Task brief: Take from the listing each line that has the string "Springs".

Entries supplied:
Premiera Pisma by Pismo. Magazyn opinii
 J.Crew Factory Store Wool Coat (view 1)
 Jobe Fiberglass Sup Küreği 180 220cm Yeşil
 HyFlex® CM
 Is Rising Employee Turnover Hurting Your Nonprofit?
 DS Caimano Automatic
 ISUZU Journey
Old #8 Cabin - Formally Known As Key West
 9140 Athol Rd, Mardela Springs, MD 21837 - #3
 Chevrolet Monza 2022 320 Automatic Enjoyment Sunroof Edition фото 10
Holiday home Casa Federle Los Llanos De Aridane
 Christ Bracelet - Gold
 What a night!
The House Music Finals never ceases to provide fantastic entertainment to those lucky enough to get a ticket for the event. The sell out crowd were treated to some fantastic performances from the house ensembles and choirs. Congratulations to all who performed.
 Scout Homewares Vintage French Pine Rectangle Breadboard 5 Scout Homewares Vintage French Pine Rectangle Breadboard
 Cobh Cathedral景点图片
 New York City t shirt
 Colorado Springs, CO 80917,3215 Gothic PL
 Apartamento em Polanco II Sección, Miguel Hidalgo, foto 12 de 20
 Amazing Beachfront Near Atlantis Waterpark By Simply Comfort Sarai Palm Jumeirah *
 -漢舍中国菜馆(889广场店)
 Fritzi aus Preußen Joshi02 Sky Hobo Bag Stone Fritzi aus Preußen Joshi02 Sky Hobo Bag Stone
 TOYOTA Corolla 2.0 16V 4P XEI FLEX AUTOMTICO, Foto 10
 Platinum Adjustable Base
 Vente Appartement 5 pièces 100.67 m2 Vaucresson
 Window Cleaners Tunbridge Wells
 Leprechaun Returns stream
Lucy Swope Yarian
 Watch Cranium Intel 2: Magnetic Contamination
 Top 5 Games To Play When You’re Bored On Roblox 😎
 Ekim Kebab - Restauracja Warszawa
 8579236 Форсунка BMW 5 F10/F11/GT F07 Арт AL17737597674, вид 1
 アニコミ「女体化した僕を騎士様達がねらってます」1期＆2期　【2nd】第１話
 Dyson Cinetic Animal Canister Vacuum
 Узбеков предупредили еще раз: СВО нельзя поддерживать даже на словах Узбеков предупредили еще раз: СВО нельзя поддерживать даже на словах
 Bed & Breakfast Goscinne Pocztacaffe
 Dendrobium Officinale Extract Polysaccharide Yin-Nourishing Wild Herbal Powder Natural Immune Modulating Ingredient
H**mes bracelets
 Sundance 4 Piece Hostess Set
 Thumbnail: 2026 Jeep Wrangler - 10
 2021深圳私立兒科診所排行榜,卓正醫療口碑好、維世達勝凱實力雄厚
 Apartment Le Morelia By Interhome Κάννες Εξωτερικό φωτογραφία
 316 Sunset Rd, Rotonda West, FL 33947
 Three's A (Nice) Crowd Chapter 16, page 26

Answer box:
 9140 Athol Rd, Mardela Springs, MD 21837 - #3
 Colorado Springs, CO 80917,3215 Gothic PL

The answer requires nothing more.